Working with data: statistics & visualization

#1

Analyzing Data with Elm

Evan wrote " I think science and statistics are under-explored in @elmlang packages. I think it would be great to parse xslx and run regressions in Elm. Help scientists get interesting data online!"

The little demo app above is one contribution towards addressing this need. You can run the app online from here; the code is in the examples folder of jxxcarlson/elm-stat, the library on which the app relies. The idea (for now) is that you can upload and analyze CSV files. There is a link at the bottom left (footer) that gives you a sample file to download.

I’d like to make the library as useful as possible. For that to happen, I need to use it to mess around with as many different data sets as possible.
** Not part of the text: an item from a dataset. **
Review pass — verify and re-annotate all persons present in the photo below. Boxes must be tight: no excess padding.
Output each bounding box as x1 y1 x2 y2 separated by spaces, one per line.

If you could point me your favorites, that would be wonderful, as would be suggestions of what a good stats/visualization package should do. Also, if you could report instances in which the app choked on the data that you gave it, that would be great. (I expect this to happen; the app and library are in a primitive state.)

My approach so far has been to rely on other libraries to the greatest extent possible, e.g., zgohr/elm-csv for parsing Csv files and terezka/line-charts for rendering the graphs, adding data-transformation glue and statistical functions, e.g., computation of the coefficients for the regression line . The elm/file library is used to upload files.

Below is my current list of topics that need to be addressed. I am sure there are others.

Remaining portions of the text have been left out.